Foundation Health Psychcare Servs., Inc. (2000) 24 Cal.4th 83 at 122.)
Plaintiff identifies several provisions in the agreement that appear to be
unfairly one-sided, including preservation of the right of Defendant to sue for
default, while requiring judicial reference for most matters for which
Plaintiff would likely want to sue, (Wartburg Decl. Exh. E. p. 45), class and
representative waivers (Id. p. 23), a one-year limitations period
governing most claims and a requirement for customers to report claims to the
bank within 60 days (Id. at pp. 20-21), and waivers by customers only of
incidental, consequential, special, punitive, or exemplary damages (Id at
21.) Multiple heavily one-sided provisions in an ADR agreement supports a
finding of substantive unconscionability. (See, e.g, Samaniengo v. Empire Today LLC (2012), 205 Cal.App.4th 1138, 1148.) However, the burden is also
on Plaintiff, as the party asserting the defense, to show that these terms are
outside the norm for the commercial banking sector. (See Civ. Code § 1670.5; O’Donoghue,
supra, at 256 [party seeking waiver bears burden of proof]; Sanchez,
supra, 61 Cal.4th at 912 [“An evaluation of unconscionability is highly
dependent on context.”] Plaintiff has not done so, as Plaintiff offers no
statements nor evidence as to the norm for this industry. The Court therefore
cannot find that Plaintiff has met the heavy burden to show substantive
unconscionability so as to invalidate the reference clause.
As to the issue of post-trial motions, Defendant states in
reply that it is willing to excise this portion of the agreement. Thus, there
is apparently no dispute on this point.
That said, the Court concludes that there is no basis for a prohibition
against delegating authority to the referee for post-trial motions, nor any
authority establishing the unconscionability of such a reference. Because it will streamline resolution of the
parties’ dispute and create unnecessary duplication of effort by the Court and
the referee, the Court holds that post-trial motions should be heard by the
referee rather than the Court.
Request for Attorneys’ Fees
Defendant seeks attorney’s fees in
connection with this motion in excess of $28,000 pursuant to the Account
Agreement’s fee-shifting provision. Defendant did not specify the amount of
fees in its Notice of Motion, nor do the accompanying declarations state how
Defendant arrived at this requested number. (See Declaration of Lance N. Jurich
¶ 4.) The Court therefore declines to award attorney’s fees.
CONCLUSION:
Accordingly,
Defendant’s Motion for Judicial Reference is GRANTED. The Court appoints Hon.
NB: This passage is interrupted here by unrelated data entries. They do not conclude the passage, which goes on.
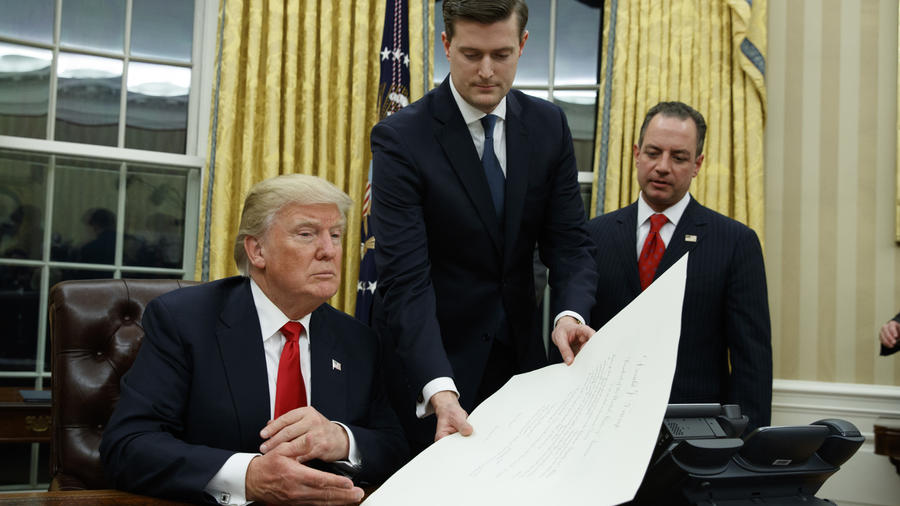 El presidente Donald Trump acompañado de Porter.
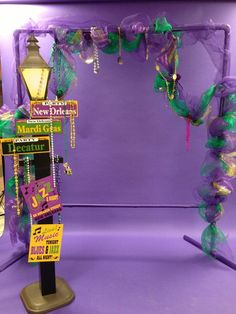 Photo backdrop for Mardi Gras Masquerade Father Daughter dance. Lamp post is from Oriental Trading. Used PVC for frame and used deco mesh and ribbons along with Mardi Gras beads to decorate. Dance Decorations, Dance Themes, Mardi Gras Decorations, Madi Gras Party, Mardi Gras Party Theme, Mardi Gras Float, Mardi Gras Photos, Daddy Daughter Dance, Mardi Gras Beads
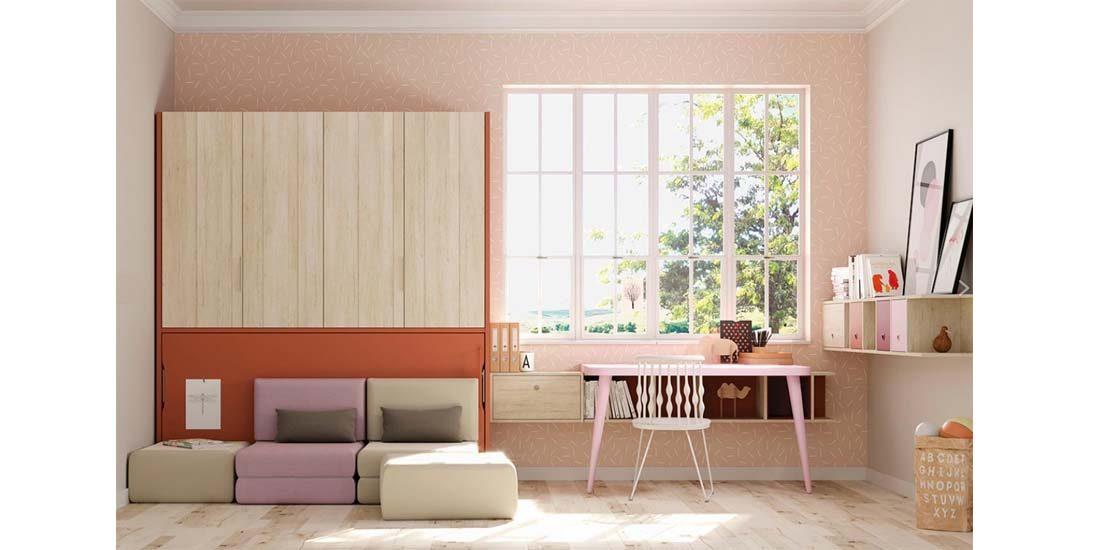 Cama abatible horizontal con armario en la parte superior.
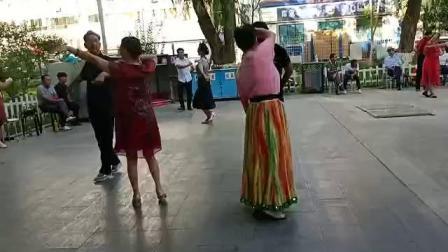 73岁善心即佛老太太和麦舞高手风的同舞。(在巴州人民广场)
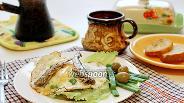 Фото рецепта Горячий бутерброд с глазуньей и шпротами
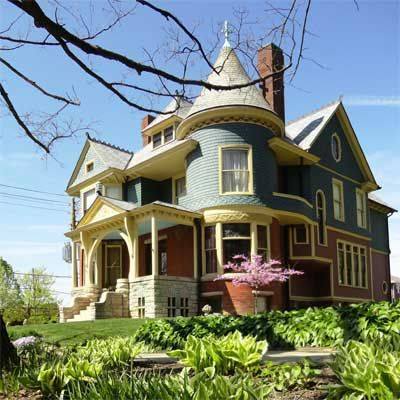 The owners of this home, restored the exterior to its 1894 appearance, and also created an authentic landscape that is appropriate to the period and architecture::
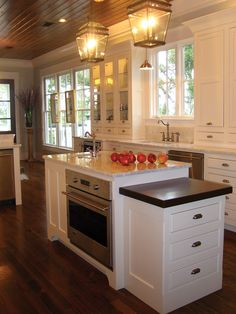 Lowcountry Home Plan Kitchen Photo 04 024S-0022  from houseplansandmore.com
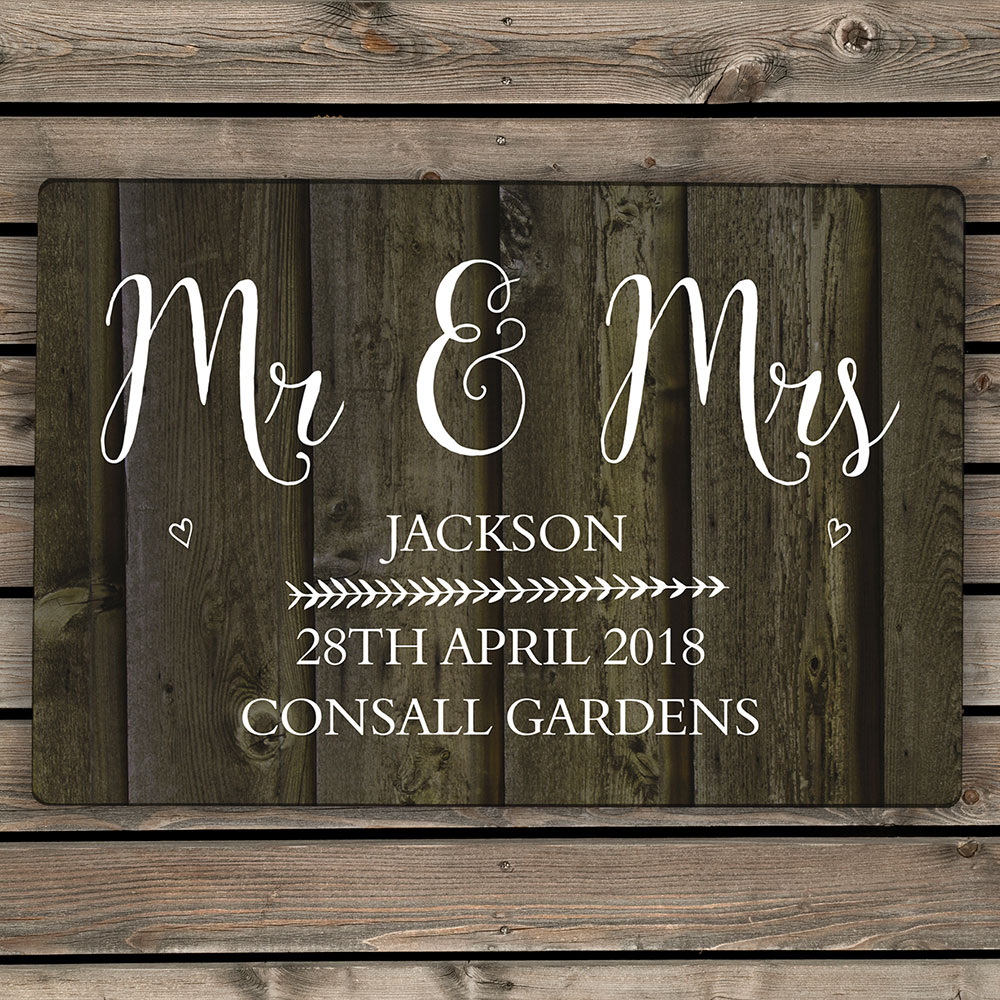 Picture of Personalised Wood Grain Metal Sign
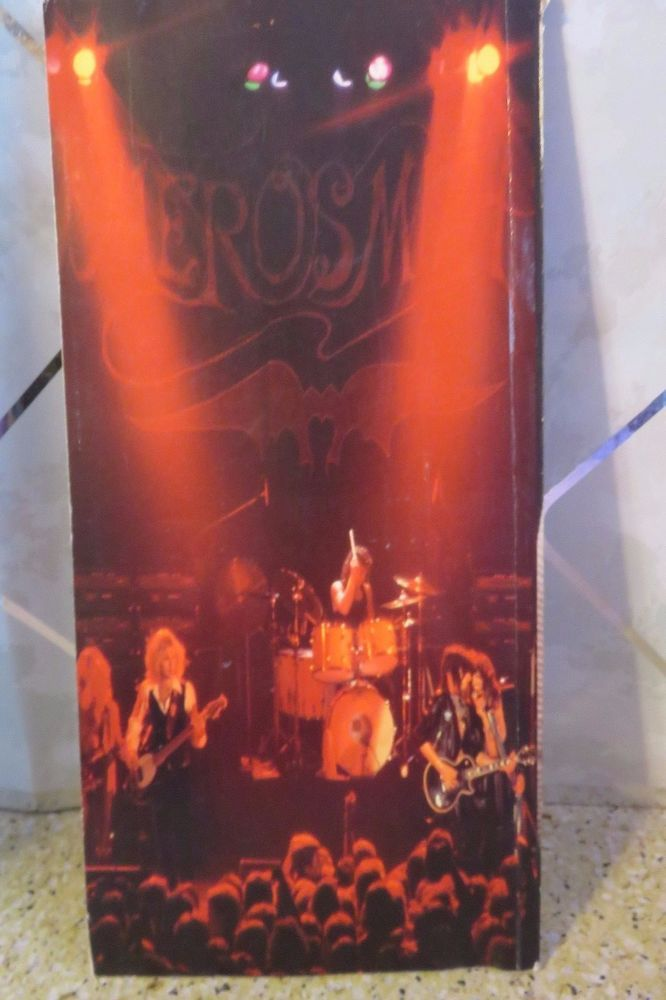 1991 Aerosmith Band Bio & Lyrics Program Book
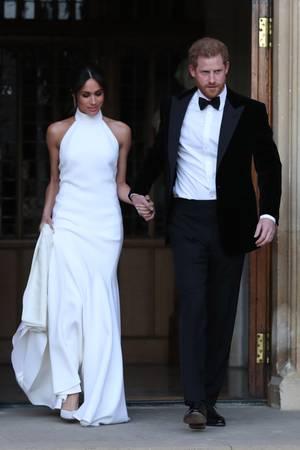 Für die abendlichen Feierlichkeiten am Tag ihrer Hochzeit wählt Meghan ein modernes Kleid aus der Feder von Stella McCartney.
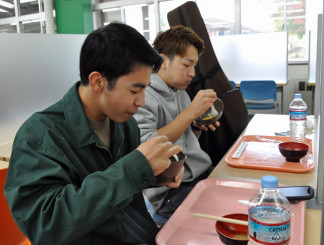 100円朝食をかき込む学生。新型コロナウイルス感染症の影響を踏まえ経済面と健康面をサポートする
George H. King (Ret.) as the judicial referee to preside over all issues in
this matter.
The Court orders this matter stayed
pending resolution by the judicial referee. Any and all future dates are advanced and
vacated. A Status Conference/OSC re: Dismissal is set for August 7, 2023 at
8:30 a.m.
Defendant’s
request for attorney’s fees is DENIED.
Moving
Party to give notice.
IT IS SO ORDERED.
Dated: August 5, 2022 ___________________________________
Theresa
M. Traber
Judge
of the Superior Court
Any party may submit on the
tentative ruling by contacting the courtroom via email at Smcdept47@lacourt.org by no later than 4:00 p.m. the day
before the hearing. All interested parties must be copied on the email. It
should be noted that if you submit on a tentative ruling the court will still
conduct a hearing if any party appears. By submitting on the tentative you
have, in essence, waived your right to be present at the hearing, and you
should be aware that the court may not adopt the tentative, and may issue an
order which modifies the tentative ruling in whole or in part.